◆ Materiaal voor opdracht:
┌──

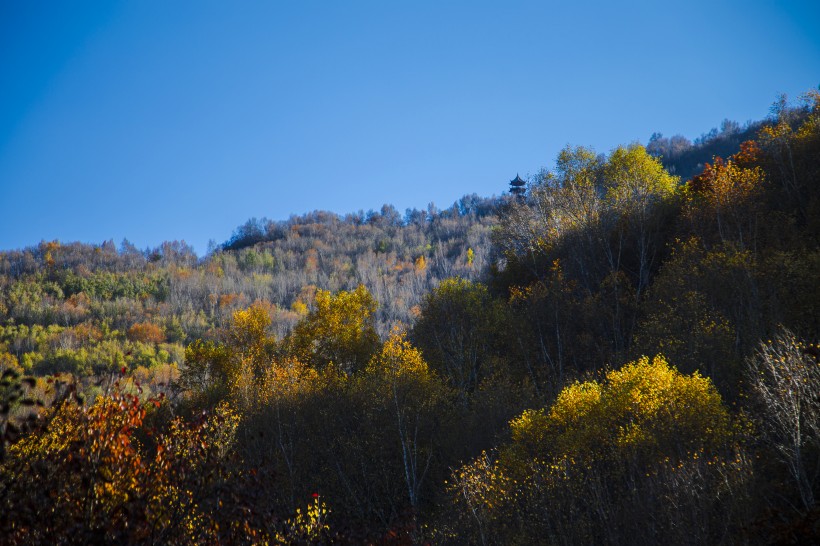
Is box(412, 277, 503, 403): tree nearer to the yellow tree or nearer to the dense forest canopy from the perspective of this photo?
the dense forest canopy

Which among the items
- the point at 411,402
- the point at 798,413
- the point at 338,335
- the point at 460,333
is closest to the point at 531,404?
the point at 411,402

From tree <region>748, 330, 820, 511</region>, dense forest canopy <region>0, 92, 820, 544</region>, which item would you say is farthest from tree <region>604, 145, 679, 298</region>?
tree <region>748, 330, 820, 511</region>

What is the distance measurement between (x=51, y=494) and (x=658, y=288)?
110 ft

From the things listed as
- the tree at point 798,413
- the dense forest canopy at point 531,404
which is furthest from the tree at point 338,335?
the tree at point 798,413

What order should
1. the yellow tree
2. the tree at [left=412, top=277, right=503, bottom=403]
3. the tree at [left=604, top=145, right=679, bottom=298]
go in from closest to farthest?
the yellow tree → the tree at [left=604, top=145, right=679, bottom=298] → the tree at [left=412, top=277, right=503, bottom=403]

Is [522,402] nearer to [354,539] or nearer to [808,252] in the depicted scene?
[808,252]

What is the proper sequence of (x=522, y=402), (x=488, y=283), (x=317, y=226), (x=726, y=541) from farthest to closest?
(x=317, y=226)
(x=488, y=283)
(x=522, y=402)
(x=726, y=541)

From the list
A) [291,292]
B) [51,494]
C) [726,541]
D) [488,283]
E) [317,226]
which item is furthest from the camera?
[317,226]

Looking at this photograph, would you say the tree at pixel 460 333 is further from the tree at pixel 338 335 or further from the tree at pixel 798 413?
the tree at pixel 798 413

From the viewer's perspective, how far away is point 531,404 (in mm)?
34594

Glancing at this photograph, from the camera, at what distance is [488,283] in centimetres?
5397

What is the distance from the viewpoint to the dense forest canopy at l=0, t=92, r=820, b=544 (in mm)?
12188

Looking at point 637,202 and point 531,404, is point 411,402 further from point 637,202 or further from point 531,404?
point 637,202

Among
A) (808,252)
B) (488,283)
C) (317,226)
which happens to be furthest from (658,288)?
(317,226)
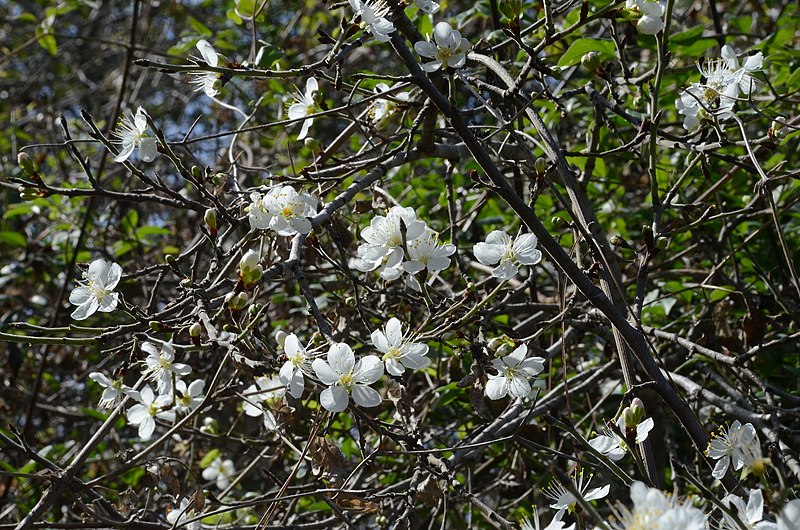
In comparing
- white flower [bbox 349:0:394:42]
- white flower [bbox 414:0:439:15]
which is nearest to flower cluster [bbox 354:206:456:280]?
white flower [bbox 349:0:394:42]

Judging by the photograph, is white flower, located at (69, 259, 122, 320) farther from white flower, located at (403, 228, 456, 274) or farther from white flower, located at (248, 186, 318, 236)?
white flower, located at (403, 228, 456, 274)

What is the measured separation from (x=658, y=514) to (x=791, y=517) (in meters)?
0.14

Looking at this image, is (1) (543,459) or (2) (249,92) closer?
(1) (543,459)

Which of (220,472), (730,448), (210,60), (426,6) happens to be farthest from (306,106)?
(220,472)

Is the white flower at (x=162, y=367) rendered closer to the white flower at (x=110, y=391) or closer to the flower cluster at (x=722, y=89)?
the white flower at (x=110, y=391)

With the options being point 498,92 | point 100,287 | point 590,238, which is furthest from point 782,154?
point 100,287

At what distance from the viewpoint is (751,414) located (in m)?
1.42

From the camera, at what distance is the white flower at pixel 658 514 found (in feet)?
2.61

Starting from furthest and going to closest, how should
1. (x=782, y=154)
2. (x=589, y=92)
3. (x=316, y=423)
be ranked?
(x=782, y=154) → (x=589, y=92) → (x=316, y=423)

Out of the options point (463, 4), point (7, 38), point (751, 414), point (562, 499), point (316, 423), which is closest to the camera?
point (562, 499)

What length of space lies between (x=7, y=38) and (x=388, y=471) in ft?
14.1

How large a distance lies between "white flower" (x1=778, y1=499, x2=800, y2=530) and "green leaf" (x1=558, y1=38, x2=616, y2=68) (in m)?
1.04

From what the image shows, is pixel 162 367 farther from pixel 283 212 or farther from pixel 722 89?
pixel 722 89

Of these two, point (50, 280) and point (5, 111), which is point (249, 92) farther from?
point (5, 111)
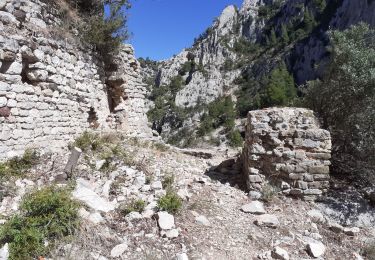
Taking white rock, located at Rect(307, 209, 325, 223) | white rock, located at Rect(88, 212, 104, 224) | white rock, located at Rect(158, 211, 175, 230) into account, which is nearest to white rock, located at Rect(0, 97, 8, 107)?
white rock, located at Rect(88, 212, 104, 224)

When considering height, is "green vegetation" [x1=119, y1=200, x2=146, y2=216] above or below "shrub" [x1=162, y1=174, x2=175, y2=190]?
below

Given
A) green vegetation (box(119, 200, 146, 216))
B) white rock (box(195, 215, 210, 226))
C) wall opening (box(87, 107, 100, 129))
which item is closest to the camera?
green vegetation (box(119, 200, 146, 216))

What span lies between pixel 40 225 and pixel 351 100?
19.9 ft

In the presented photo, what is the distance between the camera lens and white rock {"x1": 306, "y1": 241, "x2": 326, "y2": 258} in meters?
4.24

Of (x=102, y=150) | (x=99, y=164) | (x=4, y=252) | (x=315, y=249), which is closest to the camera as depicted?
(x=4, y=252)

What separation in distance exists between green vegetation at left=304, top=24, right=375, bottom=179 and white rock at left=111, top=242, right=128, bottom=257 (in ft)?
15.2

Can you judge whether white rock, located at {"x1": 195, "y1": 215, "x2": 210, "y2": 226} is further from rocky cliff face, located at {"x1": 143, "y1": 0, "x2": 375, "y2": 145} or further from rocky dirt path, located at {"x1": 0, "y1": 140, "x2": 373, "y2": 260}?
rocky cliff face, located at {"x1": 143, "y1": 0, "x2": 375, "y2": 145}

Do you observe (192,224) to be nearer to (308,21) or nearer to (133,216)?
(133,216)

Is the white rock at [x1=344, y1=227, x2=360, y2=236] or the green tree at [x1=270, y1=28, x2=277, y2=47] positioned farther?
the green tree at [x1=270, y1=28, x2=277, y2=47]

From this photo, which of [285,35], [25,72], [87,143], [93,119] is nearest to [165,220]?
[87,143]

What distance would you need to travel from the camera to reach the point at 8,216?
416 centimetres

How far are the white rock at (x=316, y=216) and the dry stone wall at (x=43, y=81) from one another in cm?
485

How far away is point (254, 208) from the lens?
5.16 meters

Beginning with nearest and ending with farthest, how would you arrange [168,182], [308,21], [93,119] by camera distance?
[168,182], [93,119], [308,21]
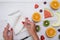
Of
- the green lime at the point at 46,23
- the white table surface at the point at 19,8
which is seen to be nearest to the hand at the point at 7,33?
the white table surface at the point at 19,8

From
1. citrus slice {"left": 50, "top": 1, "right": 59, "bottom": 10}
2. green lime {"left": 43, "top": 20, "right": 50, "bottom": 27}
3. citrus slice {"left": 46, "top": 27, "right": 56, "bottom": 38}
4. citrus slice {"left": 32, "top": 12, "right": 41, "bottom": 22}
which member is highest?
citrus slice {"left": 50, "top": 1, "right": 59, "bottom": 10}

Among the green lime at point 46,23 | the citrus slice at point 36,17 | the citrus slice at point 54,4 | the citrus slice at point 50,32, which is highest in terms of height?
the citrus slice at point 54,4

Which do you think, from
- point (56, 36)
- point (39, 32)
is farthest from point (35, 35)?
point (56, 36)

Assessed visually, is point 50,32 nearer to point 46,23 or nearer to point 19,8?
point 46,23

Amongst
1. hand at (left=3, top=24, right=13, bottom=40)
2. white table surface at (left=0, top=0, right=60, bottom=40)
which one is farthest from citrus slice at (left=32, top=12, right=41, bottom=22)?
hand at (left=3, top=24, right=13, bottom=40)

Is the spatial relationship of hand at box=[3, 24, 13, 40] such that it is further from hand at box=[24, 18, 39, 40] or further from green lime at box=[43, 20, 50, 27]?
green lime at box=[43, 20, 50, 27]

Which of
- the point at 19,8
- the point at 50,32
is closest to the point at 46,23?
the point at 50,32

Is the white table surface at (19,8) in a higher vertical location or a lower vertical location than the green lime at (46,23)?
higher

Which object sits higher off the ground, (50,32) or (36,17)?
(36,17)

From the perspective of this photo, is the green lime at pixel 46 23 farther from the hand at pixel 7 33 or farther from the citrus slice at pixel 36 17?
the hand at pixel 7 33

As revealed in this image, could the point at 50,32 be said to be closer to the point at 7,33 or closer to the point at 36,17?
the point at 36,17

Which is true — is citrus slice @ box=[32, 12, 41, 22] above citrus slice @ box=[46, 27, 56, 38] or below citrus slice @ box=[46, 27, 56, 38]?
above

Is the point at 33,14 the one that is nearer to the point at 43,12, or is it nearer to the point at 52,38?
the point at 43,12

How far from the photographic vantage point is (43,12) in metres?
1.16
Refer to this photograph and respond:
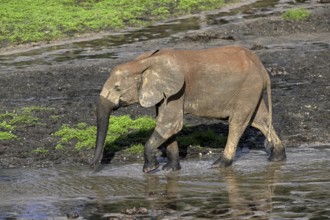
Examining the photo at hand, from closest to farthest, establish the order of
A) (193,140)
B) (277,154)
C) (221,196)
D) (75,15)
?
(221,196) < (277,154) < (193,140) < (75,15)

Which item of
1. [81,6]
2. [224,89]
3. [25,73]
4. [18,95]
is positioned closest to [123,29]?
[81,6]

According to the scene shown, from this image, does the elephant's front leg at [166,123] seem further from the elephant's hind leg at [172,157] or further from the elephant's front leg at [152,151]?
the elephant's hind leg at [172,157]

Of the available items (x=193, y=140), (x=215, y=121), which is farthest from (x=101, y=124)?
(x=215, y=121)

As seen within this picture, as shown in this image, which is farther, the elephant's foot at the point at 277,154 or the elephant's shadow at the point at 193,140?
the elephant's shadow at the point at 193,140

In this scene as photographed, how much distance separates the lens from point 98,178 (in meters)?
14.2

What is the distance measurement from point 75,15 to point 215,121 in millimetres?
13113

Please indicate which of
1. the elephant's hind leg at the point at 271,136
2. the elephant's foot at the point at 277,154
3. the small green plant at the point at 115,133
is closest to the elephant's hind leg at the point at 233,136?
the elephant's hind leg at the point at 271,136

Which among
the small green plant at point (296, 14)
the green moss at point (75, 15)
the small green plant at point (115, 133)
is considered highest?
the small green plant at point (115, 133)

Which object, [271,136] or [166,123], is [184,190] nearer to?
[166,123]

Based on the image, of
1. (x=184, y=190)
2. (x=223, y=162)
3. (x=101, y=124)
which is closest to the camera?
(x=184, y=190)

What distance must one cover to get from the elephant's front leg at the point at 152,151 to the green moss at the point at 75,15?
13.0 meters

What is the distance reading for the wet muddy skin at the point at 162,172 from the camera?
1236cm

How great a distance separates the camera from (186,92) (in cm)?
1427

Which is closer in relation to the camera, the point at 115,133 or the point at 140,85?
the point at 140,85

└──

◆ Instructies bij opdracht:
Geef alsjeblieft het deel van het materiaal hierboven als genummerde lijst zonder lege regels. Dat deel begint bij de regel met "What separation in" en eindigt bij de regel met "5.16 meters", beide regels inbegrepen.

◆ Definitief antwoord:
1. What separation in distance exists between green vegetation at left=304, top=24, right=375, bottom=179 and white rock at left=111, top=242, right=128, bottom=257 (in ft)?
2. 15.2
3. Can you judge whether white rock, located at {"x1": 195, "y1": 215, "x2": 210, "y2": 226} is further from rocky cliff face, located at {"x1": 143, "y1": 0, "x2": 375, "y2": 145} or further from rocky dirt path, located at {"x1": 0, "y1": 140, "x2": 373, "y2": 260}?
4. rocky cliff face, located at {"x1": 143, "y1": 0, "x2": 375, "y2": 145}
5. Do you observe (192,224) to be nearer to (308,21) or nearer to (133,216)?
6. (133,216)
7. Is the white rock at [x1=344, y1=227, x2=360, y2=236] or the green tree at [x1=270, y1=28, x2=277, y2=47] positioned farther?
8. the green tree at [x1=270, y1=28, x2=277, y2=47]
9. From this photo, which of [285,35], [25,72], [87,143], [93,119] is nearest to [165,220]?
10. [87,143]
11. What distance would you need to travel from the camera to reach the point at 8,216?
12. 416 centimetres
13. How far are the white rock at (x=316, y=216) and the dry stone wall at (x=43, y=81) from one another in cm?
14. 485
15. How far away is point (254, 208) from the lens?
16. 5.16 meters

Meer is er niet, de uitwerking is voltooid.